**PROVIDED DATA**
____

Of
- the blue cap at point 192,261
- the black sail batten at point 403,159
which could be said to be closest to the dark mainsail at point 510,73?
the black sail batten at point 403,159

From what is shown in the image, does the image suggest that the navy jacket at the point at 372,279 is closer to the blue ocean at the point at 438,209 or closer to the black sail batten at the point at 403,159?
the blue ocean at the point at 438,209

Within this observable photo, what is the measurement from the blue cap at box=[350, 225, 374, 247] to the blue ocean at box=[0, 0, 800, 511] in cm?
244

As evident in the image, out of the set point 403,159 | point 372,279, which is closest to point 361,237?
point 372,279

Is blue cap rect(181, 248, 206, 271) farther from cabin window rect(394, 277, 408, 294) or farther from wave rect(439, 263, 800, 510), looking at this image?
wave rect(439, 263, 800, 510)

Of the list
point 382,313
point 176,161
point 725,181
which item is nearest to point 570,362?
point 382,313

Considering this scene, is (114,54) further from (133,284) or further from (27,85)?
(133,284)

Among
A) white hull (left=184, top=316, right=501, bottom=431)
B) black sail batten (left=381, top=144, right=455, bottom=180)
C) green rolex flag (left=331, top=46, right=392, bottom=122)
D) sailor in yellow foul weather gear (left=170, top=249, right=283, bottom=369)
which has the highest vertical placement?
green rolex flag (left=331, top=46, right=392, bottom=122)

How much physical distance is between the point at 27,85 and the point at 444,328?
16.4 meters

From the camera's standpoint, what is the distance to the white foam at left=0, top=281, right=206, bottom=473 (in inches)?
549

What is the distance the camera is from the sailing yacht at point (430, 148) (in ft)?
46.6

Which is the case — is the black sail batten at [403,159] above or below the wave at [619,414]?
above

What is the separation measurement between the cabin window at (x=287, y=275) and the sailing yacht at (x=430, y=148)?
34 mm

____

**WRITTEN REQUEST**
Rewrite every one of the rows above with "blue cap" swapped for "navy cap" and nothing else changed.

**THE REPLY**
Of
- the navy cap at point 192,261
- the black sail batten at point 403,159
which could be said to be closest to the dark mainsail at point 510,73?
the black sail batten at point 403,159

From what is shown in the image, does the image suggest that the navy jacket at the point at 372,279 is closer to the blue ocean at the point at 438,209 or closer to the black sail batten at the point at 403,159?
the blue ocean at the point at 438,209

Within this observable photo, what is the measurement from the navy cap at box=[350, 225, 374, 247] to the blue ocean at box=[0, 0, 800, 511] in cm?
244

As evident in the image, out of the set point 403,159 | point 372,279, which is closest to point 361,237?
point 372,279

Is navy cap rect(181, 248, 206, 271) farther from cabin window rect(394, 277, 408, 294) or farther from wave rect(439, 263, 800, 510), looking at this image?
wave rect(439, 263, 800, 510)

Of the list
point 382,313
point 176,161
point 725,181
which item is nearest to point 570,362?
point 382,313

Considering this scene, is (114,54) further from (133,284) or further from (27,85)?
(133,284)

Among
A) white hull (left=184, top=316, right=501, bottom=431)
B) black sail batten (left=381, top=144, right=455, bottom=180)
C) green rolex flag (left=331, top=46, right=392, bottom=122)
D) sailor in yellow foul weather gear (left=170, top=249, right=283, bottom=369)
which has the highest vertical placement?
green rolex flag (left=331, top=46, right=392, bottom=122)

How much physical distance is between the point at 27,85 and the point at 444,328?
16.4 meters

From the camera's standpoint, what is the distance to the white foam at left=0, top=281, right=206, bottom=473 (in inches)?
549

What is the distance the camera is from the sailing yacht at point (430, 148) (in ft)?
46.6

Which is the case — is the black sail batten at [403,159] above or below the wave at [619,414]?
above

What is the separation measurement between the cabin window at (x=287, y=275) and the sailing yacht at (x=430, y=148)?
34 mm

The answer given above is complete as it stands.